#### Materials provided ####

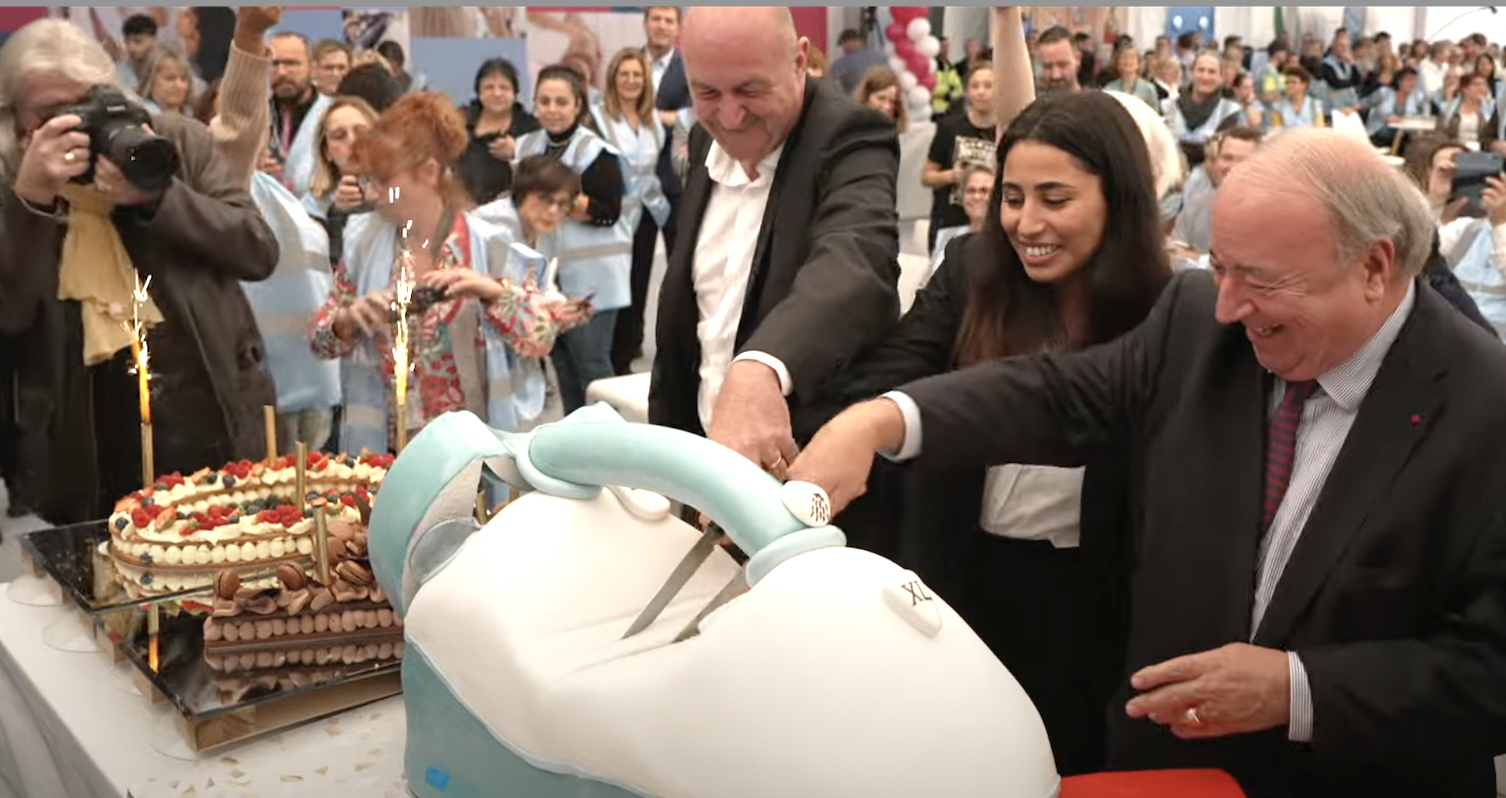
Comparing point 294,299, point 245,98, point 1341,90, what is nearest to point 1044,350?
point 245,98

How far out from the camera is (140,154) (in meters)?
2.76

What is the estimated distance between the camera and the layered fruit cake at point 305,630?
1586 mm

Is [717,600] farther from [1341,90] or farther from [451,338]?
[1341,90]

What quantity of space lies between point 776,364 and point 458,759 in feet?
2.06

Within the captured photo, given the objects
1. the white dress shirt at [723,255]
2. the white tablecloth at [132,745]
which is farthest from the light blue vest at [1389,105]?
the white tablecloth at [132,745]

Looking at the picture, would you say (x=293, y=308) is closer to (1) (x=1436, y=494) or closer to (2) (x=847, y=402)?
(2) (x=847, y=402)

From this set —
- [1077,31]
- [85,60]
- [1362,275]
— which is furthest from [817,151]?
[1077,31]

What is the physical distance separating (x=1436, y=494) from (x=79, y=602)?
1.61 meters

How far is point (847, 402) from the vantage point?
74.2 inches

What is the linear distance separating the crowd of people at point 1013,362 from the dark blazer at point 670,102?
7.66 ft

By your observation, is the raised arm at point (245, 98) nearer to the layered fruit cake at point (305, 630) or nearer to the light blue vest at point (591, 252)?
the light blue vest at point (591, 252)

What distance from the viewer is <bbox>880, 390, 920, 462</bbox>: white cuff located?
155 cm

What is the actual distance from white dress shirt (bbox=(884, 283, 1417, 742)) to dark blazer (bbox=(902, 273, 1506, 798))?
0.01 meters

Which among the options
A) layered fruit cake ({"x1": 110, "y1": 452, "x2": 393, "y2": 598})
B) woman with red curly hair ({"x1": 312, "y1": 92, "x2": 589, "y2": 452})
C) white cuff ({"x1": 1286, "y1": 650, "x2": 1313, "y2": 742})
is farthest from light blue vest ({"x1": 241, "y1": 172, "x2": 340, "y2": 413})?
white cuff ({"x1": 1286, "y1": 650, "x2": 1313, "y2": 742})
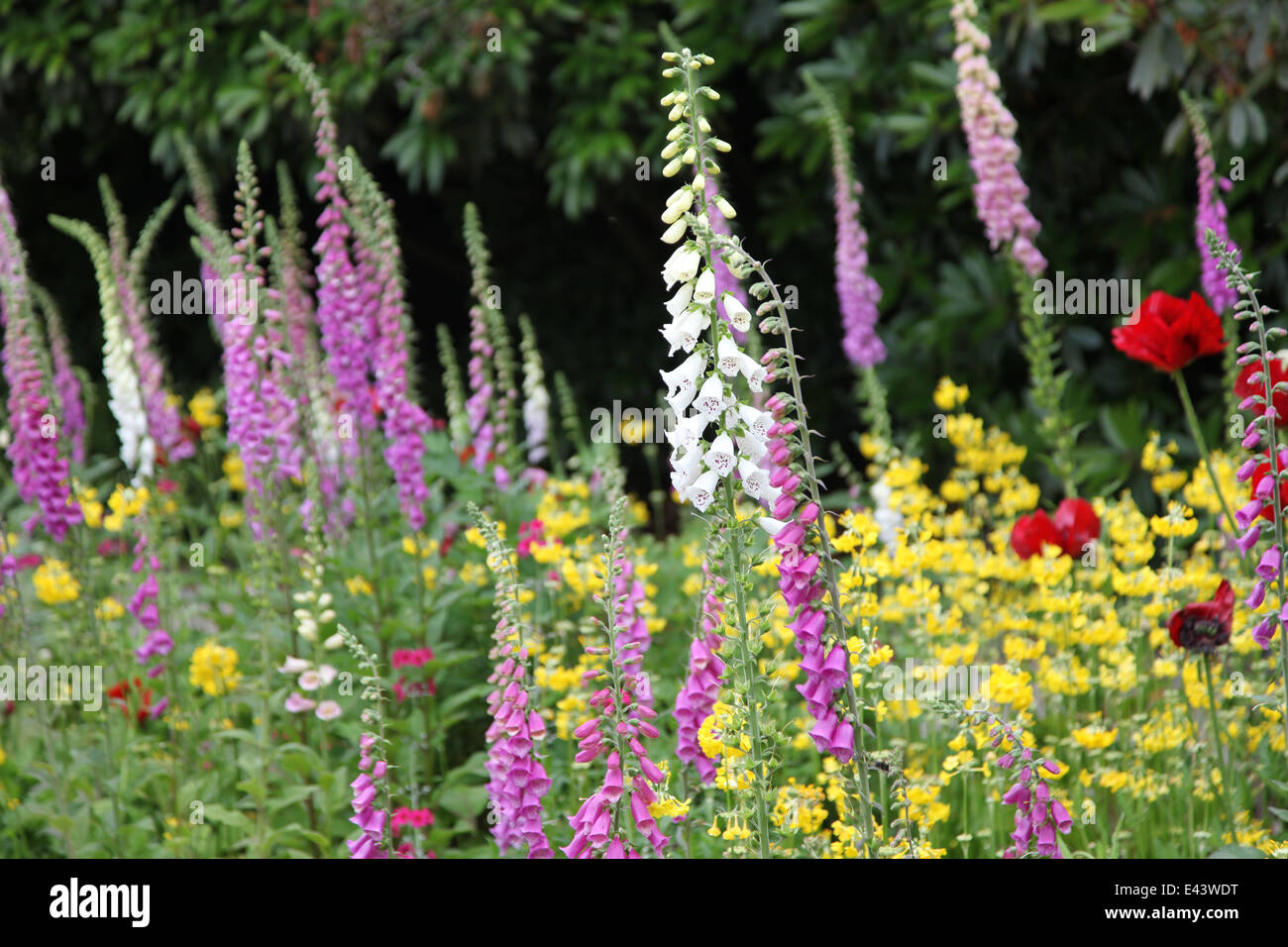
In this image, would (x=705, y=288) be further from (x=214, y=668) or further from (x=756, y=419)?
(x=214, y=668)

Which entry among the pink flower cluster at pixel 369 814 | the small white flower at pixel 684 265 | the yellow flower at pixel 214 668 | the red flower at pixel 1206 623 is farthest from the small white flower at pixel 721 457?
the yellow flower at pixel 214 668

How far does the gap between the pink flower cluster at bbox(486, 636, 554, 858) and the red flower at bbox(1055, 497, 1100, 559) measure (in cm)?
154

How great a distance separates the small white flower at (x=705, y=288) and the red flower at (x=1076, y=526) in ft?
4.92

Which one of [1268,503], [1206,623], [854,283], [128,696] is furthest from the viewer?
[854,283]

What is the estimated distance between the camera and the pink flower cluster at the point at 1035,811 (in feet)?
6.86

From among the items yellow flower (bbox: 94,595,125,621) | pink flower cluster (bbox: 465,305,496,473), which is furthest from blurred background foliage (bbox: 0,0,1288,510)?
yellow flower (bbox: 94,595,125,621)

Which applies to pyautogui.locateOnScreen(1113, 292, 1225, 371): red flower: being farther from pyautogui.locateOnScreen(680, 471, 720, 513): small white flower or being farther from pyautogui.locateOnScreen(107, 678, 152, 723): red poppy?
pyautogui.locateOnScreen(107, 678, 152, 723): red poppy

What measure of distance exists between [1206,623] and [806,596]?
39.5 inches

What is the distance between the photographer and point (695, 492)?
2.13 metres

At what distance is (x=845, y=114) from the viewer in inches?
246

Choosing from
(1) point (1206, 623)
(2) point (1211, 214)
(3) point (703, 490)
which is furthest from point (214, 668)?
(2) point (1211, 214)

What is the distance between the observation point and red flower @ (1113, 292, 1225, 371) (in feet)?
9.45

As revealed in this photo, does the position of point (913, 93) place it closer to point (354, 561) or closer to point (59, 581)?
point (354, 561)
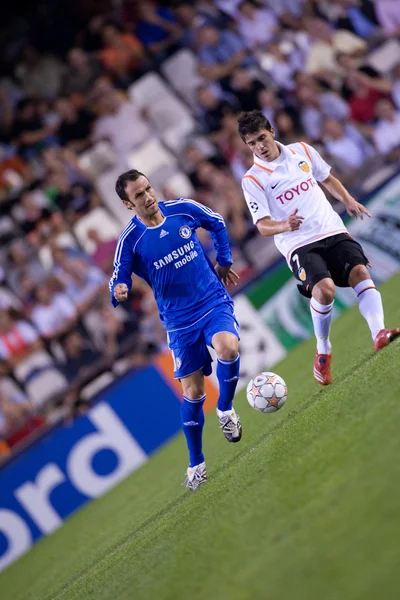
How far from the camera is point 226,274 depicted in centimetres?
721

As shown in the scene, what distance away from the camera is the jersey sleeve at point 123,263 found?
21.7ft

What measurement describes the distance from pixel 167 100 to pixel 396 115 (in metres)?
3.91

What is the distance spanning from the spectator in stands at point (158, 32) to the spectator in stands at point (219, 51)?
0.51 m

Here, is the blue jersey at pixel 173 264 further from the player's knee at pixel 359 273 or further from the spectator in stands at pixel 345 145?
the spectator in stands at pixel 345 145

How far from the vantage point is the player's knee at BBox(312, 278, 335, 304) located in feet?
22.1

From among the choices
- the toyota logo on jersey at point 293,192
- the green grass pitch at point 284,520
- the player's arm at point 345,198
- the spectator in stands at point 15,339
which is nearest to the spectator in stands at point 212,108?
the spectator in stands at point 15,339

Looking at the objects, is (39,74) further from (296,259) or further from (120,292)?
(120,292)

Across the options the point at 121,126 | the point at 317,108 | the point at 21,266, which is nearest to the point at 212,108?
the point at 121,126

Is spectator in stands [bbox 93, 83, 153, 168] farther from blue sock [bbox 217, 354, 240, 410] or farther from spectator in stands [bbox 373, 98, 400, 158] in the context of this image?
blue sock [bbox 217, 354, 240, 410]

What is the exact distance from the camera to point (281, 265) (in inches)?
500

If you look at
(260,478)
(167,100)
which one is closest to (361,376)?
(260,478)

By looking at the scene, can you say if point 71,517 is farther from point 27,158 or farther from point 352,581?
point 352,581

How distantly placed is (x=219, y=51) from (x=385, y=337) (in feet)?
32.8

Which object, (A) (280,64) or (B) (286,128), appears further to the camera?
(A) (280,64)
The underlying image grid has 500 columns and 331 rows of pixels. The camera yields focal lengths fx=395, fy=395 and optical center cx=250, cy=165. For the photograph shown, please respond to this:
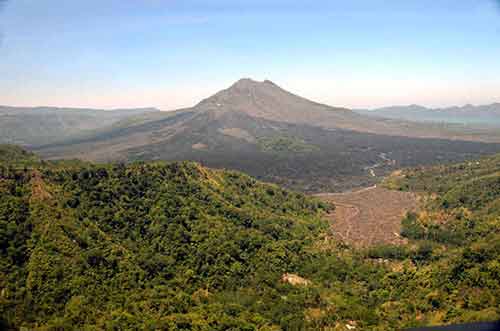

####

Exercise brief:
Can you pull every line of the records above out word for word, leaving the pictures out?

Solved problem:
Comparing point 294,299, point 245,98, point 1341,90, what is nearest to point 1044,350?
point 245,98

How far out from the camera is (140,154) (in meters)?
2.76

What is the estimated distance between the camera and the layered fruit cake at point 305,630?
1586 mm

Is [717,600] farther from [1341,90] or farther from [451,338]?
[1341,90]

What quantity of space lies between point 776,364 and point 458,759 in feet?
2.06

Within the captured photo, given the objects
1. the white dress shirt at [723,255]
2. the white tablecloth at [132,745]
which is farthest from the light blue vest at [1389,105]?
the white tablecloth at [132,745]

Looking at the picture, would you say (x=293, y=308) is closer to (1) (x=1436, y=494) or closer to (2) (x=847, y=402)?
(2) (x=847, y=402)

From this set —
- [1077,31]
- [85,60]
- [1362,275]
— which is furthest from [817,151]?
[1077,31]

What is the physical distance separating (x=1436, y=494) from (x=79, y=602)?
1.61 meters

How far is point (847, 402) from the vantage point?
74.2 inches

What is the linear distance separating the crowd of people at point 1013,362 from the dark blazer at point 670,102?
7.66 ft

By your observation, is the raised arm at point (245, 98) nearer to the layered fruit cake at point (305, 630) or nearer to the light blue vest at point (591, 252)?
the light blue vest at point (591, 252)

What distance from the viewer is <bbox>880, 390, 920, 462</bbox>: white cuff located?
155 cm

What is the actual distance from white dress shirt (bbox=(884, 283, 1417, 742)) to dark blazer (bbox=(902, 273, 1506, 798))?
0.01 meters

Which among the options
A) layered fruit cake ({"x1": 110, "y1": 452, "x2": 393, "y2": 598})
B) woman with red curly hair ({"x1": 312, "y1": 92, "x2": 589, "y2": 452})
C) white cuff ({"x1": 1286, "y1": 650, "x2": 1313, "y2": 742})
is farthest from light blue vest ({"x1": 241, "y1": 172, "x2": 340, "y2": 413})?
white cuff ({"x1": 1286, "y1": 650, "x2": 1313, "y2": 742})
In this image, would (x=705, y=288) be further from (x=214, y=668) or further from (x=756, y=419)?
(x=214, y=668)

Which entry among the pink flower cluster at pixel 369 814 | the small white flower at pixel 684 265 | the yellow flower at pixel 214 668 | the red flower at pixel 1206 623 is farthest from the small white flower at pixel 721 457?
the yellow flower at pixel 214 668

How far does the gap between the pink flower cluster at bbox(486, 636, 554, 858) and the red flower at bbox(1055, 497, 1100, 559) measure (in cm)?
154

How great a distance separates the small white flower at (x=705, y=288) and the red flower at (x=1076, y=526) in ft?
4.92

Which one of [1268,503], [1206,623], [854,283], [128,696] is furthest from the viewer?
[854,283]

What is the estimated distance between the camera and the pink flower cluster at the point at 1035,811 (in feet)?
6.86

From among the items yellow flower (bbox: 94,595,125,621) | pink flower cluster (bbox: 465,305,496,473), which is furthest from blurred background foliage (bbox: 0,0,1288,510)?
yellow flower (bbox: 94,595,125,621)

Which applies to pyautogui.locateOnScreen(1113, 292, 1225, 371): red flower: being farther from pyautogui.locateOnScreen(680, 471, 720, 513): small white flower or being farther from pyautogui.locateOnScreen(107, 678, 152, 723): red poppy?
pyautogui.locateOnScreen(107, 678, 152, 723): red poppy

What measure of distance exists between [1206,623] and [806,596]?
39.5 inches

What is the distance between the photographer and point (695, 492)?
2.13 metres

At what distance is (x=845, y=114) from the viewer in inches?
246

Choosing from
(1) point (1206, 623)
(2) point (1211, 214)
(3) point (703, 490)
which is furthest from point (214, 668)?
(2) point (1211, 214)

What is the distance between the observation point and red flower @ (1113, 292, 1225, 371) (in feet)?
9.45

As revealed in this photo, does the position of point (913, 93) place it closer to point (354, 561) or closer to point (59, 581)?
point (354, 561)
How far from the camera is point 226,274 depicted in centimetres?
721

As shown in the scene, what distance away from the camera is the jersey sleeve at point 123,263 found?
21.7ft

What measurement describes the distance from pixel 167 100 to pixel 396 115 (in metres)?
3.91

What is the distance spanning from the spectator in stands at point (158, 32) to the spectator in stands at point (219, 51)?
0.51 m

Here, is the blue jersey at pixel 173 264 further from the player's knee at pixel 359 273 or further from the spectator in stands at pixel 345 145?
the spectator in stands at pixel 345 145

How far from the vantage point is the player's knee at BBox(312, 278, 335, 304) located in feet?
22.1

From among the choices
- the toyota logo on jersey at point 293,192
- the green grass pitch at point 284,520
- the player's arm at point 345,198
- the spectator in stands at point 15,339
which is nearest to the spectator in stands at point 212,108?
the spectator in stands at point 15,339

Looking at the objects, is (39,74) further from (296,259) or further from (120,292)?
(120,292)

Across the options the point at 121,126 | the point at 317,108 | the point at 21,266, which is nearest to the point at 212,108?
the point at 121,126

Is spectator in stands [bbox 93, 83, 153, 168] farther from blue sock [bbox 217, 354, 240, 410] or farther from spectator in stands [bbox 373, 98, 400, 158] in the context of this image?
blue sock [bbox 217, 354, 240, 410]

What is the exact distance from the camera to point (281, 265) (in inches)?
500

If you look at
(260,478)
(167,100)
which one is closest to (361,376)?
(260,478)

By looking at the scene, can you say if point 71,517 is farther from point 27,158 or farther from point 352,581?
point 352,581

How distantly placed is (x=219, y=51) from (x=385, y=337) (in feet)?
32.8

Which object, (A) (280,64) or (B) (286,128), appears further to the camera?
(A) (280,64)
The underlying image grid has 500 columns and 331 rows of pixels. The camera yields focal lengths fx=395, fy=395 and optical center cx=250, cy=165. For the photograph shown, please respond to this:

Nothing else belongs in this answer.